I'm not suggesting she didn't make it. But since we are all thinking that it was connected to her disappearance (and evidence of premeditation) then it is surely key as to how it got there. Because to accept the JC theory with SL unwitting means that he must have somehow arranged for it to be made without her suspecting. Which suggests whoever did phone and make the appointment (or visited the estate agents office Hmm) was not JC.

If she made it herself using "Mr. Kipper" as a code it suggests she knew the person she was going to meet. Which does change a few assumptions.

Another possibility is that a colleague took the call which eventually got entered into the diary. (There may not have been Facebook in 1986, but we did have post-its). However if that was what happened, I don't recall it being mentioned. If JC is as cunning as he thinks he is and wanted to dupe SL into a meeting without involving an accomplice then it wouldn't have been too hard to call the office when SL was out, and leave a message which got transferred into an appointment on SLs return. However, as I say, I am certain that in the initial investigation that wasn't mentioned. (It could of course be one of the "little details" that the police withheld Hmm).
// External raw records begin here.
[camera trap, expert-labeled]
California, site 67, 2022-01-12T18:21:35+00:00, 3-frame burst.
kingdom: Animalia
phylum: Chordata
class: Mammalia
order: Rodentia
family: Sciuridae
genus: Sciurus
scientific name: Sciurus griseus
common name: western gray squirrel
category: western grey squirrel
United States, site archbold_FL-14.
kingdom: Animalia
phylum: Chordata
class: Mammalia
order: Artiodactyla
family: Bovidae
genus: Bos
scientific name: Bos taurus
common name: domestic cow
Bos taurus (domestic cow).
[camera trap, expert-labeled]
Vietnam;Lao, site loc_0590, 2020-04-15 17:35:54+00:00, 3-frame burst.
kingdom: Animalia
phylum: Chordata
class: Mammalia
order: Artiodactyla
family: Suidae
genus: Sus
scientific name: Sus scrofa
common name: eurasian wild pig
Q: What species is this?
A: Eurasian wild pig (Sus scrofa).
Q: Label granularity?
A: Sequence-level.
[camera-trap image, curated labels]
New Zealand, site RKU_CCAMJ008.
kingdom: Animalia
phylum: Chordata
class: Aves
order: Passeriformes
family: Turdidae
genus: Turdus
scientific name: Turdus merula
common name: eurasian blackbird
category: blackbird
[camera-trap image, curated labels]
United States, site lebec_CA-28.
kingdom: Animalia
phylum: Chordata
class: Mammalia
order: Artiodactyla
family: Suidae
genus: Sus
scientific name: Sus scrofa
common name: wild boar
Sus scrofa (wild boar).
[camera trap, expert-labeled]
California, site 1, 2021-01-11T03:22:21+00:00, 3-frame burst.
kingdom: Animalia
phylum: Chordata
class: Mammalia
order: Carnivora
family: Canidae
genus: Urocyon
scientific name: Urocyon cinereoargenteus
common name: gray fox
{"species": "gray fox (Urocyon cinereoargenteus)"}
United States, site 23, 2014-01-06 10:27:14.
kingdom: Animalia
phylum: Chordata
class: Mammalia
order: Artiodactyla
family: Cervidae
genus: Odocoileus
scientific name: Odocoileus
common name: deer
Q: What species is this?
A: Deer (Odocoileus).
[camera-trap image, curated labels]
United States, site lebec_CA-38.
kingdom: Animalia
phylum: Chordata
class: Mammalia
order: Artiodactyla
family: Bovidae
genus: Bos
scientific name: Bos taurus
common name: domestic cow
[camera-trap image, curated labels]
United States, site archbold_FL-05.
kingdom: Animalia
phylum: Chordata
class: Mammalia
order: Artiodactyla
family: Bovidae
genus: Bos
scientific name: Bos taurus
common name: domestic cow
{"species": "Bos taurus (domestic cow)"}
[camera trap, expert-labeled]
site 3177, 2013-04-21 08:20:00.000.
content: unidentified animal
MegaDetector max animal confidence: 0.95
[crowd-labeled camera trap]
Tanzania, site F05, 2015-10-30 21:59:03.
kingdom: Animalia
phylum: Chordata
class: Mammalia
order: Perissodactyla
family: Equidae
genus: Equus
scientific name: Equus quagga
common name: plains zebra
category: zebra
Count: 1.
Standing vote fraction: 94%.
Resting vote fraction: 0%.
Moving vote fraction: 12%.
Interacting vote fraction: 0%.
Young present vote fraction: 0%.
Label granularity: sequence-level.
It's the diary entry which marks the case out. If there really had been a Mr. Kipper. and the viewing was totally innocent then the only explanation was a completely random abduction in broad daylight, or some sort of moment of madness which led to her disappearance.

As soon as you realise that "Mr. Kipper" appears to have never existed, things become horribly more sinister, leading us to where we are today ...

bottleofbeer · 02/08/2019 14:34

Well yeah because if he was a genuine prospective buyer he'd surely have called the office to ask where the EA was at the appointed time.

I can't tell you how many times we waited for EAs who just didn't show up for arranged appointments, first thing we did was call the office and point out we were standing around waiting for them.